YOUR TASK
Without the images, write out the whole listing exactly.

SOURCE DATA
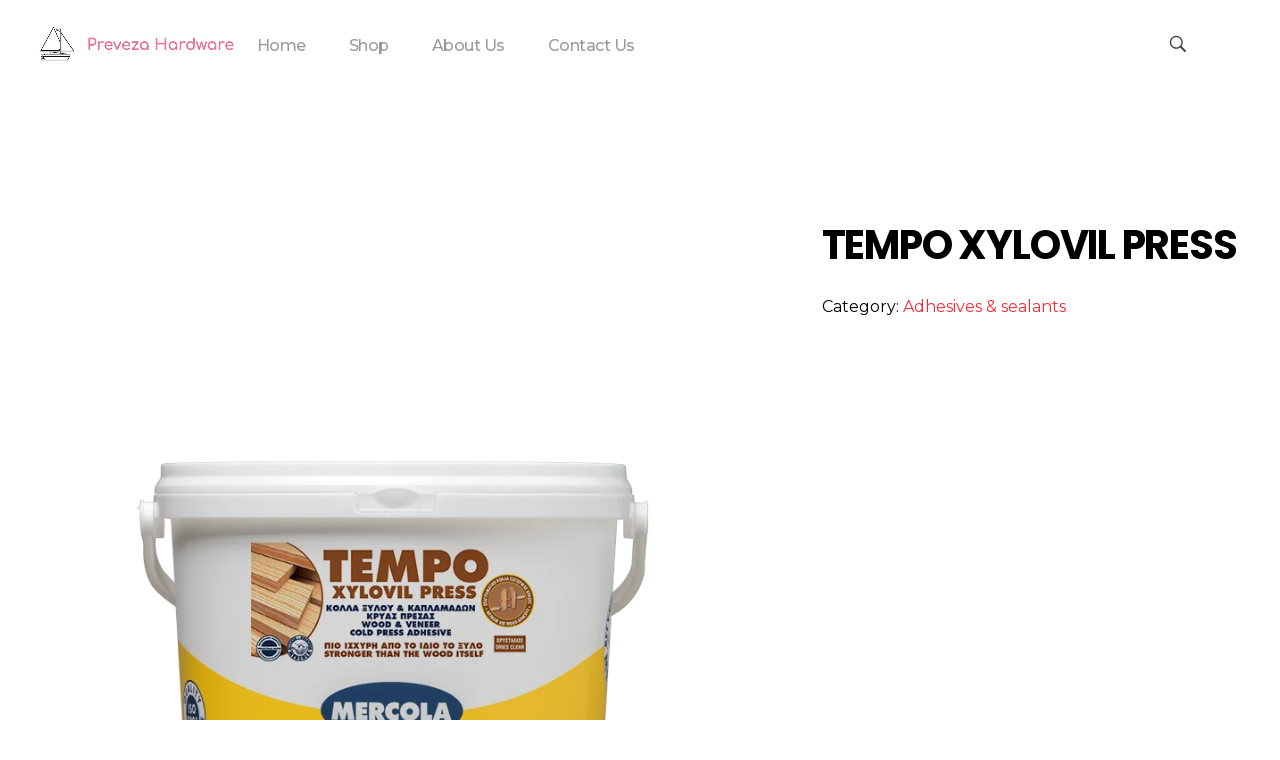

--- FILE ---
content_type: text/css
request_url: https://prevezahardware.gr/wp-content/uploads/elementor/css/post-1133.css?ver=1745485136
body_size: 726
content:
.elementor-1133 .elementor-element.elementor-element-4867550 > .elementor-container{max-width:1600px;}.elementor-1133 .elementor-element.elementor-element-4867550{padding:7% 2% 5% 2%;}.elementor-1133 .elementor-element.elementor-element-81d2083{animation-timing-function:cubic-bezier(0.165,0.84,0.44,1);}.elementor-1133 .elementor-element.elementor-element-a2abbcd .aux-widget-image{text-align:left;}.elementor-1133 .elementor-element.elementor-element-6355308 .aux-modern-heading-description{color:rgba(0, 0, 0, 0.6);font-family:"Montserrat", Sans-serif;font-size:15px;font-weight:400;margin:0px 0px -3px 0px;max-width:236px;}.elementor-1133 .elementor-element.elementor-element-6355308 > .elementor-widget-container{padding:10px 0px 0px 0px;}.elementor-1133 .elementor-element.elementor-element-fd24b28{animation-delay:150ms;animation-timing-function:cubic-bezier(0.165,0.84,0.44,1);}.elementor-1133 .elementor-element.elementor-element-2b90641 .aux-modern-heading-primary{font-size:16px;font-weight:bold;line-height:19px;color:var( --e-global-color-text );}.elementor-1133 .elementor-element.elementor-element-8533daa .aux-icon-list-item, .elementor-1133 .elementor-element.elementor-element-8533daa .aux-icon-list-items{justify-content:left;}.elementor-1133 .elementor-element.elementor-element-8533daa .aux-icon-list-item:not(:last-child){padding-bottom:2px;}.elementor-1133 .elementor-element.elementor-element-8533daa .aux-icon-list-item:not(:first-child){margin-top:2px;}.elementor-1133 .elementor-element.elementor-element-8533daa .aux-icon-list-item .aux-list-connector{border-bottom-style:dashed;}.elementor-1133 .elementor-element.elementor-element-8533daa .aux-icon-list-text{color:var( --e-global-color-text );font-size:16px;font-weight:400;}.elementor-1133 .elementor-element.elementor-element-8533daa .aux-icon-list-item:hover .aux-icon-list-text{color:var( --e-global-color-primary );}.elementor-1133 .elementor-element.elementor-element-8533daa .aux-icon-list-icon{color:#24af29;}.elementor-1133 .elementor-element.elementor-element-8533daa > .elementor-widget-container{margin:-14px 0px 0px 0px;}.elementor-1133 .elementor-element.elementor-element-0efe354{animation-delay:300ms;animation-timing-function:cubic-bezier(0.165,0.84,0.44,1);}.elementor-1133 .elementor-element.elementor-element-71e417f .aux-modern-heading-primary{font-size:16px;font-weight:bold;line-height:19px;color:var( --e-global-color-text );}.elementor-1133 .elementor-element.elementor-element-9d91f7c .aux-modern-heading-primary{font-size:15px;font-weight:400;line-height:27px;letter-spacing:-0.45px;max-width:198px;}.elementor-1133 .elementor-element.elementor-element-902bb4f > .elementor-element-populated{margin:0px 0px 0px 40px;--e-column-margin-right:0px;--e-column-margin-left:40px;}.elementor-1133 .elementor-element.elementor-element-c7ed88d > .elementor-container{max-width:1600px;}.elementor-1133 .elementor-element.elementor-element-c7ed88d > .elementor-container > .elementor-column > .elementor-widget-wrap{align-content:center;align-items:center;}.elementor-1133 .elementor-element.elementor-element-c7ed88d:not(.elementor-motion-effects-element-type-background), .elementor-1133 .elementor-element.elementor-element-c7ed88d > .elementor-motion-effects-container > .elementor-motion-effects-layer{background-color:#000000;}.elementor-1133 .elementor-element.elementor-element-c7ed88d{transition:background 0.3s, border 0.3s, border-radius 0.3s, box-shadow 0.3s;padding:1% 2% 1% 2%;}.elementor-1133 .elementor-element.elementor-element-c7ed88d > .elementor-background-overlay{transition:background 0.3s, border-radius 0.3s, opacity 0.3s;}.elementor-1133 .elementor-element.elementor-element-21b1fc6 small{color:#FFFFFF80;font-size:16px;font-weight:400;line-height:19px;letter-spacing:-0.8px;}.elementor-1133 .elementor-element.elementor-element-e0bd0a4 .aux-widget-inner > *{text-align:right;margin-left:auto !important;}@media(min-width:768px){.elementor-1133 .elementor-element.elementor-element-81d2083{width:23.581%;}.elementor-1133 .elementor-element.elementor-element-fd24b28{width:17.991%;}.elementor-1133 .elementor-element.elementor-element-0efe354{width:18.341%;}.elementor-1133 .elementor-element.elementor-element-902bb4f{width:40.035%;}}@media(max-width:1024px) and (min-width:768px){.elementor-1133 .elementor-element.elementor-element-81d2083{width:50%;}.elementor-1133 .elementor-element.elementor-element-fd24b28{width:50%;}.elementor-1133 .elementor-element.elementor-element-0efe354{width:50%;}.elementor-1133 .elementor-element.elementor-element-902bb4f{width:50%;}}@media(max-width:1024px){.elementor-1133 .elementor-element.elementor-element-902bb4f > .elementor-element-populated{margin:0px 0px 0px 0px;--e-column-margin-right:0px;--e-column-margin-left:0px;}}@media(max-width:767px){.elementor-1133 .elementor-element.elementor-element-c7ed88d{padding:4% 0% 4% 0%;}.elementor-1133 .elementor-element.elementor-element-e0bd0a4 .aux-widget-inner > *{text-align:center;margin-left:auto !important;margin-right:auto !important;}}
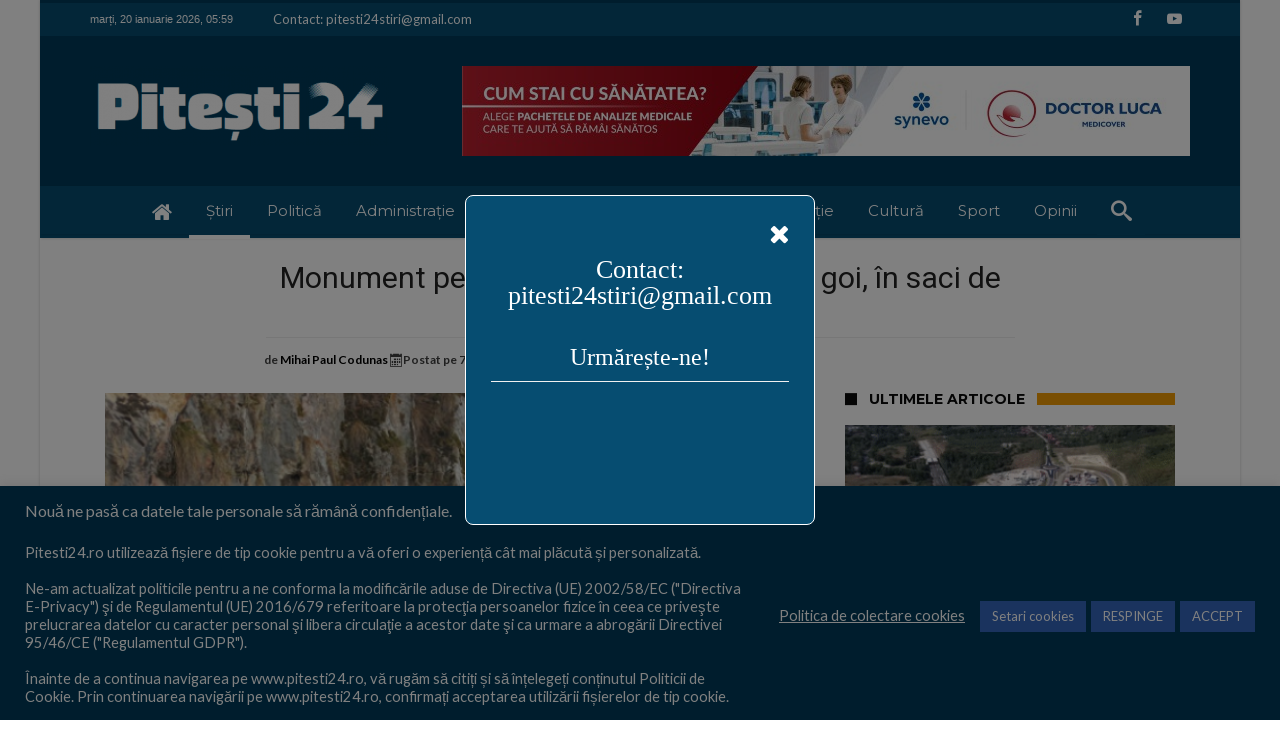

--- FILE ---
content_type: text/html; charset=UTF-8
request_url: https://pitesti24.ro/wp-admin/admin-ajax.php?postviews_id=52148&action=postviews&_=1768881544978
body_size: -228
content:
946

ANSWER SPACE
--- FILE ---
content_type: text/css
request_url: https://prevezahardware.gr/wp-content/uploads/elementor/css/post-1133.css?ver=1745485136
body_size: 726
content:
.elementor-1133 .elementor-element.elementor-element-4867550 > .elementor-container{max-width:1600px;}.elementor-1133 .elementor-element.elementor-element-4867550{padding:7% 2% 5% 2%;}.elementor-1133 .elementor-element.elementor-element-81d2083{animation-timing-function:cubic-bezier(0.165,0.84,0.44,1);}.elementor-1133 .elementor-element.elementor-element-a2abbcd .aux-widget-image{text-align:left;}.elementor-1133 .elementor-element.elementor-element-6355308 .aux-modern-heading-description{color:rgba(0, 0, 0, 0.6);font-family:"Montserrat", Sans-serif;font-size:15px;font-weight:400;margin:0px 0px -3px 0px;max-width:236px;}.elementor-1133 .elementor-element.elementor-element-6355308 > .elementor-widget-container{padding:10px 0px 0px 0px;}.elementor-1133 .elementor-element.elementor-element-fd24b28{animation-delay:150ms;animation-timing-function:cubic-bezier(0.165,0.84,0.44,1);}.elementor-1133 .elementor-element.elementor-element-2b90641 .aux-modern-heading-primary{font-size:16px;font-weight:bold;line-height:19px;color:var( --e-global-color-text );}.elementor-1133 .elementor-element.elementor-element-8533daa .aux-icon-list-item, .elementor-1133 .elementor-element.elementor-element-8533daa .aux-icon-list-items{justify-content:left;}.elementor-1133 .elementor-element.elementor-element-8533daa .aux-icon-list-item:not(:last-child){padding-bottom:2px;}.elementor-1133 .elementor-element.elementor-element-8533daa .aux-icon-list-item:not(:first-child){margin-top:2px;}.elementor-1133 .elementor-element.elementor-element-8533daa .aux-icon-list-item .aux-list-connector{border-bottom-style:dashed;}.elementor-1133 .elementor-element.elementor-element-8533daa .aux-icon-list-text{color:var( --e-global-color-text );font-size:16px;font-weight:400;}.elementor-1133 .elementor-element.elementor-element-8533daa .aux-icon-list-item:hover .aux-icon-list-text{color:var( --e-global-color-primary );}.elementor-1133 .elementor-element.elementor-element-8533daa .aux-icon-list-icon{color:#24af29;}.elementor-1133 .elementor-element.elementor-element-8533daa > .elementor-widget-container{margin:-14px 0px 0px 0px;}.elementor-1133 .elementor-element.elementor-element-0efe354{animation-delay:300ms;animation-timing-function:cubic-bezier(0.165,0.84,0.44,1);}.elementor-1133 .elementor-element.elementor-element-71e417f .aux-modern-heading-primary{font-size:16px;font-weight:bold;line-height:19px;color:var( --e-global-color-text );}.elementor-1133 .elementor-element.elementor-element-9d91f7c .aux-modern-heading-primary{font-size:15px;font-weight:400;line-height:27px;letter-spacing:-0.45px;max-width:198px;}.elementor-1133 .elementor-element.elementor-element-902bb4f > .elementor-element-populated{margin:0px 0px 0px 40px;--e-column-margin-right:0px;--e-column-margin-left:40px;}.elementor-1133 .elementor-element.elementor-element-c7ed88d > .elementor-container{max-width:1600px;}.elementor-1133 .elementor-element.elementor-element-c7ed88d > .elementor-container > .elementor-column > .elementor-widget-wrap{align-content:center;align-items:center;}.elementor-1133 .elementor-element.elementor-element-c7ed88d:not(.elementor-motion-effects-element-type-background), .elementor-1133 .elementor-element.elementor-element-c7ed88d > .elementor-motion-effects-container > .elementor-motion-effects-layer{background-color:#000000;}.elementor-1133 .elementor-element.elementor-element-c7ed88d{transition:background 0.3s, border 0.3s, border-radius 0.3s, box-shadow 0.3s;padding:1% 2% 1% 2%;}.elementor-1133 .elementor-element.elementor-element-c7ed88d > .elementor-background-overlay{transition:background 0.3s, border-radius 0.3s, opacity 0.3s;}.elementor-1133 .elementor-element.elementor-element-21b1fc6 small{color:#FFFFFF80;font-size:16px;font-weight:400;line-height:19px;letter-spacing:-0.8px;}.elementor-1133 .elementor-element.elementor-element-e0bd0a4 .aux-widget-inner > *{text-align:right;margin-left:auto !important;}@media(min-width:768px){.elementor-1133 .elementor-element.elementor-element-81d2083{width:23.581%;}.elementor-1133 .elementor-element.elementor-element-fd24b28{width:17.991%;}.elementor-1133 .elementor-element.elementor-element-0efe354{width:18.341%;}.elementor-1133 .elementor-element.elementor-element-902bb4f{width:40.035%;}}@media(max-width:1024px) and (min-width:768px){.elementor-1133 .elementor-element.elementor-element-81d2083{width:50%;}.elementor-1133 .elementor-element.elementor-element-fd24b28{width:50%;}.elementor-1133 .elementor-element.elementor-element-0efe354{width:50%;}.elementor-1133 .elementor-element.elementor-element-902bb4f{width:50%;}}@media(max-width:1024px){.elementor-1133 .elementor-element.elementor-element-902bb4f > .elementor-element-populated{margin:0px 0px 0px 0px;--e-column-margin-right:0px;--e-column-margin-left:0px;}}@media(max-width:767px){.elementor-1133 .elementor-element.elementor-element-c7ed88d{padding:4% 0% 4% 0%;}.elementor-1133 .elementor-element.elementor-element-e0bd0a4 .aux-widget-inner > *{text-align:center;margin-left:auto !important;margin-right:auto !important;}}

--- FILE ---
content_type: text/html; charset=UTF-8
request_url: https://pitesti24.ro/wp-admin/admin-ajax.php?postviews_id=52148&action=postviews&_=1768881544978
body_size: -228
content:
946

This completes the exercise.